*Dataset excerpts*.
....
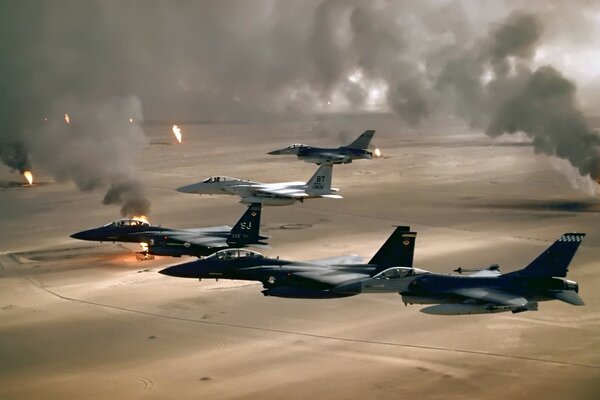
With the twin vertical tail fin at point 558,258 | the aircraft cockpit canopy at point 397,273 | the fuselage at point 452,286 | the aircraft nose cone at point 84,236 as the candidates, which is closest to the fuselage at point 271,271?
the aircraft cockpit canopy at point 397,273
....
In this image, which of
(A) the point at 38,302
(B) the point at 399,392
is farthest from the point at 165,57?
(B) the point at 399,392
....
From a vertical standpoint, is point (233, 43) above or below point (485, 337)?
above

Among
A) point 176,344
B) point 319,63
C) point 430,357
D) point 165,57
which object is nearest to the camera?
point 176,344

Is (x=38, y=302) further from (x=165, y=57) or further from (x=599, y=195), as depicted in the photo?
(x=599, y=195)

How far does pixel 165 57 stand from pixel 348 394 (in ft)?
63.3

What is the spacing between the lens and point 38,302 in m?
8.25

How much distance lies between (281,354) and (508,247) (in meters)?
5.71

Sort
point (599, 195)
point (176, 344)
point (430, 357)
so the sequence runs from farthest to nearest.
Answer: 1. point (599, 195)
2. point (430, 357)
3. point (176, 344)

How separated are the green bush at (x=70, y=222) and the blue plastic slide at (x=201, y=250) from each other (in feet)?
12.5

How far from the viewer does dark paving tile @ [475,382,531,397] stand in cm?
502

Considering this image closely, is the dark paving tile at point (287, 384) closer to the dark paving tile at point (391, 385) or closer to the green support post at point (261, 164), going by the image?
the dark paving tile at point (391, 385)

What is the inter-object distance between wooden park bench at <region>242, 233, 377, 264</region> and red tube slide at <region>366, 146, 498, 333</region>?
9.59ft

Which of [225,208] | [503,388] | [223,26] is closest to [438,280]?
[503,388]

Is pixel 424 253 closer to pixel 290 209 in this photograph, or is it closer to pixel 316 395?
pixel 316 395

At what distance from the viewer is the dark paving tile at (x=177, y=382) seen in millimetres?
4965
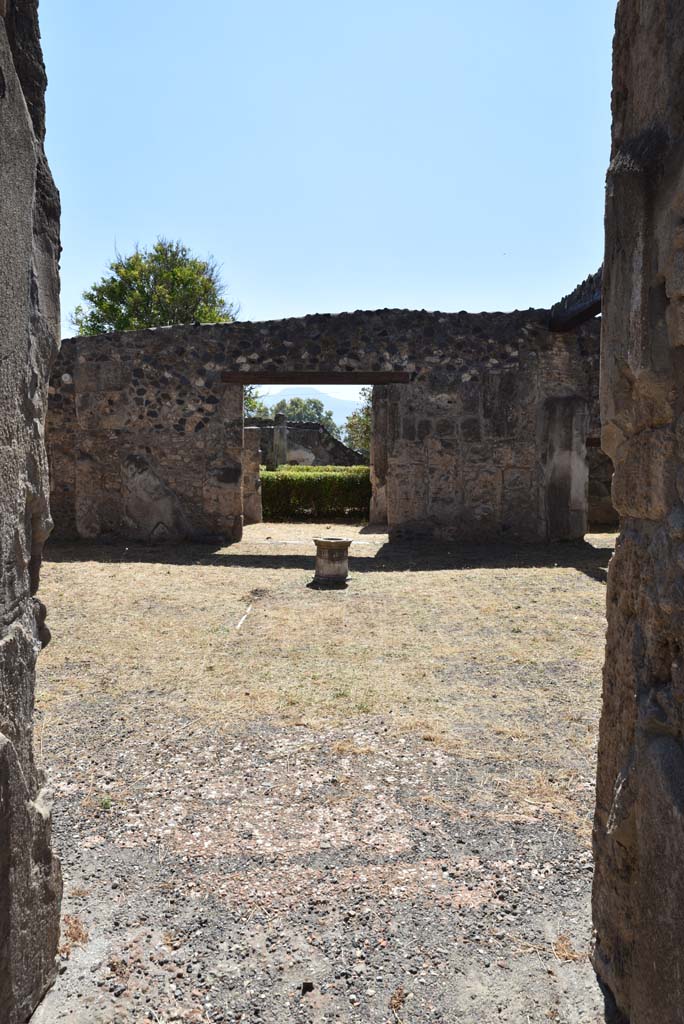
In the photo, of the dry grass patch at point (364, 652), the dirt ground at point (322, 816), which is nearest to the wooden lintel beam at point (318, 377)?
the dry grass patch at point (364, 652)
....
*What is being asked*.
Identify each line in the preceding records that contains the word "above", and copy every such line in full.

*The result*.
From a vertical standpoint, is point (233, 43) above or below point (485, 337)?
above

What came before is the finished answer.